Benjamin Brewer’s Arcadian runs on the sort of day/night mechanic found in many survival video games. When the sun is up, it’s an intimate family drama featuring a trio of strong performances and a script that never says more than it has to. And when the sun goes down, it turns into a strikingly effective creature feature, starring some of the most inventively designed and viscerally realized monsters to scuttle across the screen in some time.
Arcadian takes place in a patch of idyllic countryside that lives up to the film’s title. Paul (Nicolas Cage) and his twin sons, Joseph (Jaeden Martell) and Thomas (Maxwell Jenkins), live in a farmhouse surrounded by rolling green hills. It’s an inviting, peaceful place, but as sundown approaches, Paul anxiously corrals his boys back into the farmhouse and the three of them reinforce every door and window with hefty wooden shutters. We can tell from the swift way they go about this process that they’ve done it a thousand times before. And we can tell from Paul’s strained expression that whatever they’re trying to keep out is very, very bad.
After a few years of transforming himself into vampires, cue-balled cowboys, and paunchy dream-invaders, Arcadian finds Cage operating in a much more realistic register. There are hints of his Pig character in Paul’s gruffy style of parenting, and he’s still a force to be reckoned with as an action hero. When he steps in to deal with a threat or solve a problem, he seems invincible. The fact that he’s far and away the most famous person in Arcadian also works to the film’s credit, lending Paul a sort of mythic quality that’s felt all the more keenly in his absence.
Arcadian teases out the reveal of its creatures at just the right pace, building tension without stringing us along too far. First, we only see the signs they’ve left behind, like the deep scratches gouged into the farmhouse’s front door. Then we start to catch flashes of them—a gray, spindly hand here, a snapping jaw there.

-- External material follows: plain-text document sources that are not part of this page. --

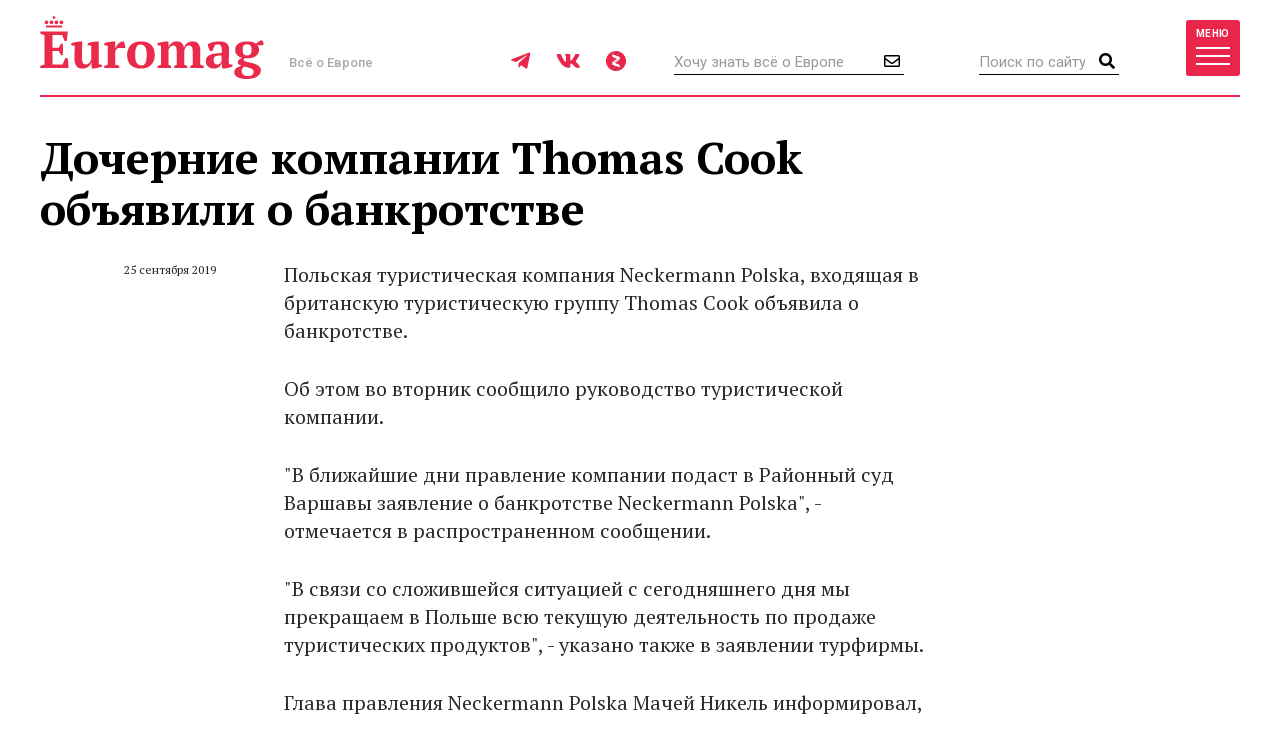

--- FILE ---
content_type: image/svg+xml
request_url: https://www.euromag.ru/i/icon-yandexzen-w.svg
body_size: 2070
content:
<svg height="20" viewBox="0 0 20 20" width="20" xmlns="http://www.w3.org/2000/svg"><g fill="none"><g fill="#fff"><path d="m6.21814007.75660161c1.38185993-.56946039 2.89506314-.81010333 4.38576353-.71894375-.1398393.13088405-.2948336.24362802-.4422503.36555684-1.2268657.98277841-2.44890933 1.97152698-3.67830083 2.95132032l-.00734788.00688863c-.00160735.78553387-.00022962 1.57106774-.00068886 2.35637199 1.5097589.58622273 3.01974742 1.17129736 4.53019517 1.7554535-1.38507462 1.13869116-2.76762341 2.28059701-4.15177956 3.42043626-.12238806.0966705-.236969.2034443-.3641791.2936854l-.01423651.0027555v2.3577497c1.50355913.5839265 3.00780712 1.1657865 4.51159587 1.7487945-1.53708382 1.3467279-3.08381171 2.682434-4.62227325 4.0273249-1.62135477-.6268657-3.06819748-1.6923077-4.15774972-3.0456946-1.07324914-1.3290471-1.80022962-2.9370838-2.07623421-4.6238806-.07324914-.4346728-.11343284-.8746269-.13065442-1.3150402v-.65327208c.02158439-.59265212.09047072-1.18392652.21492537-1.76394948.37313433-1.76257176 1.2401837-3.41607348 2.47210104-4.72996556.98277841-1.05419058 2.19609644-1.89253731 3.53111366-2.43559127z"/><path d="m13.4043628.61791045c1.8730195.68243398 3.5324914 1.93708381 4.6936854 3.55774971.5625718.77543054 1.006659 1.63490241 1.3258324 2.53777268.6638347 1.89161882.7354765 3.98415616.2098737 5.91825486-.50907 1.8819748-1.5864523 3.6048221-3.0544202 4.8879449-1.0222733.9021814-2.2337543 1.5878301-3.530884 2.0071183-.8771527.2835821-1.7942595.4381171-2.7148106.4732491h-.68289323c-.20551091-.010333-.41102182-.0206659-.61584386-.0408726.61768083-.5214695 1.24592419-1.0309988 1.86773819-1.5476463.8649828-.7136625 1.7283583-1.4296212 2.5947188-2.1416763.0068886.0022962.0204362.0073479.0273249.0096441-.0002297-.7807118 0-1.5614236 0-2.3419058-1.4920781-.595178-2.9908152-1.173364-4.48748568-1.7572905 1.49758898-1.2411022 2.99173368-2.48610794 4.48656718-3.73019519.0020666-.78071183.0004592-1.56119403.0009185-2.34190586-1.4778416-.57818599-2.9556832-1.1554535-4.43352471-1.73318025 1.43283581-1.25809415 2.87944891-2.50011481 4.31320321-3.75706085z"/></g><path d="m4.24339839.01469575c.95499426.05740528 1.90149254.25350172 2.80045924.58025259-1.4337543 1.25694603-2.88036739 2.4989667-4.31320321 3.75706084-.86911596-.34052812-1.73938002-.6783008-2.60780712-1.02043628 1.22939151-.97979334 2.45143513-1.9685419 3.67830081-2.95132032.14741676-.12192881.30241102-.23467279.44225028-.36555683zm.38300804 15.25901265c.83673938.3244546 1.67370838.6482204 2.51044776.9731343-.8663605.7120551-1.72973594 1.4280138-2.59471871 2.1416762-.62181401.5166476-1.25005741 1.0261769-1.86773824 1.5476464-.91343283-.0877152-1.81699196-.2964408-2.67026406-.635132 1.53846154-1.3448909 3.08518944-2.680597 4.62227325-4.0273249z" fill="#fff" fill-opacity=".91" transform="translate(6.36 .023)"/><path d="m.02365098.00895522.00734787-.00688863c.8684271.34213548 1.73869116.67990815 2.60780712 1.02043628 1.47784156.57772675 2.95568312 1.15499426 4.43352468 1.73318025-.00045924.78071183.00114811 1.56119403-.00091848 2.34190586-.83903559-.32675086-1.67921929-.65028703-2.51825488-.97680827-1.51044776-.58415614-3.02043628-1.16923077-4.53019518-1.7554535.00045924-.78530425-.00091848-1.57083812.00068887-2.35637199zm-.00068887 7.82870264.01423651-.00275545c.84867968.33249139 1.69896671.66061998 2.54764639.99288175 1.49667049.58392652 2.99540757 1.16211251 4.48748564 1.75729044 0 .7804822-.00022962 1.5611941 0 2.3419059-.00688863-.0022962-.02043628-.0073479-.02732491-.0096441-.83673938-.3249139-1.67370838-.6486797-2.51044776-.9731343-1.50378875-.5830081-3.00803674-1.164868-4.51159587-1.7487945 0-.78599313 0-1.57175662 0-2.35774974z" transform="translate(6.452 3.352)"/><path d="m4.53019518.01056257c.83903559.32652124 1.67921929.65005741 2.51825488.97680827-1.49483353 1.24408725-2.98897819 2.48909299-4.48656717 3.73019518-.84867968-.33226177-1.6989667-.66039036-2.54764638-.99288175.1272101-.0902411.24179105-.19701492.3641791-.29368542 1.38415615-1.13983926 2.76670494-2.28174512 4.15177957-3.42043628z" fill="#fff" fill-opacity=".35" transform="translate(6.475 7.463)"/></g></svg>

And, then, one of them finally comes creeping into a well-lit room, at which point you may wish that it would go back into the darkness.
“We must always stay vigilant,” Paul warns his sons at one point. Their security procedures have protected them since the boys were babies, but he knows that a single slip-up will leave them all dead. But teenage boys are, in some ways, much harder to protect than infants. Joseph is the more introverted of the two, a scientifically minded kid who’s determined to devise some way to overcome the monsters and doesn’t mind taking a few risks in the name of research. Thomas’s interests lie further afield—at a neighboring farm, to be specific, where a red-headed beauty, Charlotte (Sadie Soverall), has caught his eye. Joseph and Thomas know that they should never stay out past sunset, but that knowing happens inside an adolescent brain that can’t quite be trusted to accurately weigh risks against the prospect of a passion project or a pretty girl.
Perhaps expectedly, disaster strikes, with Joseph and Thomas left to fend for themselves after their father is gravely wounded. It’s a straightforward, streamlined plot, and Arcadian never feels the need to overburden itself with excessive backstory. We don’t know much of who Paul was before the world fell apart or exactly how humanity came to be hunted by these nightmarish beings. We don’t know how many survivors there are, or what the world looks like beyond this small, pastoral portion of it. And we don’t need to know any of that either.
From here, Arcadian rockets toward an action-packed finale filled with inventive touches, including more meaty effects work. Even as the shotgun shells start flying, it makes time for the quiet dramatic moments that carry its family drama forward amid the carnage. All told, it’s an extremely well-crafted survival tale. And while it might seem like a film that doesn’t reinvent the wheel, the bombastic sequence that closes out its climactic battle actually does that too.